■ ASSIGNMENT: Repeat exactly the lines from the start of the entries below through the line containing "order: Perissodactyla". Omit the rest.

(Stored data)

■ ■ ■ ■

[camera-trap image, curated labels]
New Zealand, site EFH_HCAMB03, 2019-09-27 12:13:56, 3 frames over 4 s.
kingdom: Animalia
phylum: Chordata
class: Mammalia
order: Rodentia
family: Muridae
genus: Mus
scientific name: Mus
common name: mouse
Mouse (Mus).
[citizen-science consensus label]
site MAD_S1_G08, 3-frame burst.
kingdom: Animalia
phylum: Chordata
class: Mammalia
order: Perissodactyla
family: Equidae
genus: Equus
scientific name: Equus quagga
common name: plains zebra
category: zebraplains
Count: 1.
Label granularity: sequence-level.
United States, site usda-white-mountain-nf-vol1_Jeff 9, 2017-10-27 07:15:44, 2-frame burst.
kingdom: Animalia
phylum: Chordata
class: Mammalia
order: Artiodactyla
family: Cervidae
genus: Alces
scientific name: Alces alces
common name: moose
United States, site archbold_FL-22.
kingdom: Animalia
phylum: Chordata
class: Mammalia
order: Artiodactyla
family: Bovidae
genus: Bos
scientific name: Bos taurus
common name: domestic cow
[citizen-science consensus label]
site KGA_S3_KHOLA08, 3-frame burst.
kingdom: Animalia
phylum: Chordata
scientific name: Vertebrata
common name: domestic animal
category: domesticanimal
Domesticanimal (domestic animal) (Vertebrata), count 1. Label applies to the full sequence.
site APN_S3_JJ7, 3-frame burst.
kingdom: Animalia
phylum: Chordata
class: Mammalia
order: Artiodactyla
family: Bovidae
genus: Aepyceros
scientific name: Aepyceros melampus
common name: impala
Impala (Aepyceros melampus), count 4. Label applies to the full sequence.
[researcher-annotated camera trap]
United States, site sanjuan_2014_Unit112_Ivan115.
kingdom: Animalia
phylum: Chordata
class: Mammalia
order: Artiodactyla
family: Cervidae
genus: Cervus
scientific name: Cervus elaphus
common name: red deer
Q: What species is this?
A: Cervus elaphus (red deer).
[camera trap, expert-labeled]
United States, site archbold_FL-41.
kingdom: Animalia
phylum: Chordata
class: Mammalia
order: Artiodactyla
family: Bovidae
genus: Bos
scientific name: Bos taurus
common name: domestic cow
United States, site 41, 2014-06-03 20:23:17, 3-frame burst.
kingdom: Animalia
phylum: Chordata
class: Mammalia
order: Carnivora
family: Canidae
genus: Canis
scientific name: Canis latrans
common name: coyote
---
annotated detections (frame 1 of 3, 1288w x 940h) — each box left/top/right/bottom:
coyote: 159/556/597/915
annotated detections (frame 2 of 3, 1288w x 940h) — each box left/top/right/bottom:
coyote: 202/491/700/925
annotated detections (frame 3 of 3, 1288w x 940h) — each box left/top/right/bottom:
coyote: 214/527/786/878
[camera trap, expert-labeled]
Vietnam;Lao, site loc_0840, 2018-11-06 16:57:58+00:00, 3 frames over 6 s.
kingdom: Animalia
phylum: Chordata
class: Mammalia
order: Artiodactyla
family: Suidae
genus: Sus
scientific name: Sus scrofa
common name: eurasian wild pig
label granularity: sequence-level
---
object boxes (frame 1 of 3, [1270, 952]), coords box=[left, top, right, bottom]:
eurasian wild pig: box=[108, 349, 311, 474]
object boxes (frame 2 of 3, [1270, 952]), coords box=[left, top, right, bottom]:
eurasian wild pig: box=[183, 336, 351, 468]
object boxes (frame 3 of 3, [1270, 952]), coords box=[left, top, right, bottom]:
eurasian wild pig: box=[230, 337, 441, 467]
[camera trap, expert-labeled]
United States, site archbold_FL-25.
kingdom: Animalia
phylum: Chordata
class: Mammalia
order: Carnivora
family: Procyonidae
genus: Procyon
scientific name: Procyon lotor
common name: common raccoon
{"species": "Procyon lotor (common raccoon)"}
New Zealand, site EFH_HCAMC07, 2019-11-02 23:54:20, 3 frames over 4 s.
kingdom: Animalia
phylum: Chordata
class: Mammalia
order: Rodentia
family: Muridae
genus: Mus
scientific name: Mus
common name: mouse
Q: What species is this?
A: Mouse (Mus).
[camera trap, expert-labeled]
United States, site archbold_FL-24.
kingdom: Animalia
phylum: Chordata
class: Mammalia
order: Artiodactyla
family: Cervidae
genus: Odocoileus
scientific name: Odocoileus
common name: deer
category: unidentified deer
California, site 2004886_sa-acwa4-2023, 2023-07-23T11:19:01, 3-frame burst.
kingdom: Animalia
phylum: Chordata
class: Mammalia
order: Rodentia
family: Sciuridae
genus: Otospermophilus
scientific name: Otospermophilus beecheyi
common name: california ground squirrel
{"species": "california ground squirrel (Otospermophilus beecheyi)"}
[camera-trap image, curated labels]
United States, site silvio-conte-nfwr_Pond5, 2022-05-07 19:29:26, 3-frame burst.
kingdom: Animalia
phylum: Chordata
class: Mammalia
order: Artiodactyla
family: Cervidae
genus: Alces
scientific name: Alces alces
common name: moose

■ ■ ■ ■

■ RESPONSE:
[camera-trap image, curated labels]
New Zealand, site EFH_HCAMB03, 2019-09-27 12:13:56, 3 frames over 4 s.
kingdom: Animalia
phylum: Chordata
class: Mammalia
order: Rodentia
family: Muridae
genus: Mus
scientific name: Mus
common name: mouse
Mouse (Mus).
[citizen-science consensus label]
site MAD_S1_G08, 3-frame burst.
kingdom: Animalia
phylum: Chordata
class: Mammalia
order: Perissodactyla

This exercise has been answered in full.